▸ **Your objective**: Restate the listing below word for word, omitting any images.

▸ **Task input**:
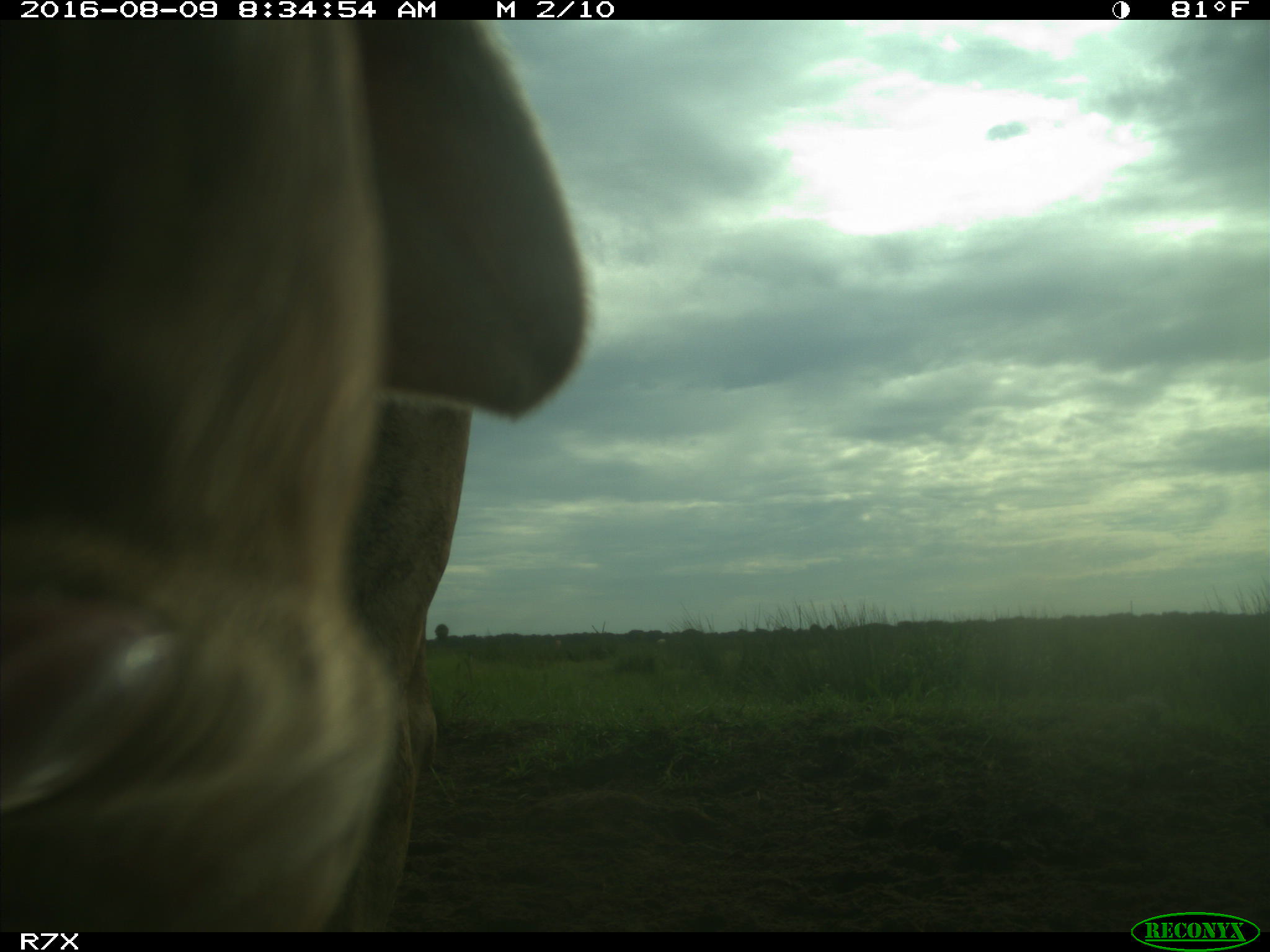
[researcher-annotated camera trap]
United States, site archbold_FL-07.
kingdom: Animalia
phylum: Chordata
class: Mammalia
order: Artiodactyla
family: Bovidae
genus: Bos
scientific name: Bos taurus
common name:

▸ **Result of this task**:
[researcher-annotated camera trap]
United States, site archbold_FL-07.
kingdom: Animalia
phylum: Chordata
class: Mammalia
order: Artiodactyla
family: Bovidae
genus: Bos
scientific name: Bos taurus
common name:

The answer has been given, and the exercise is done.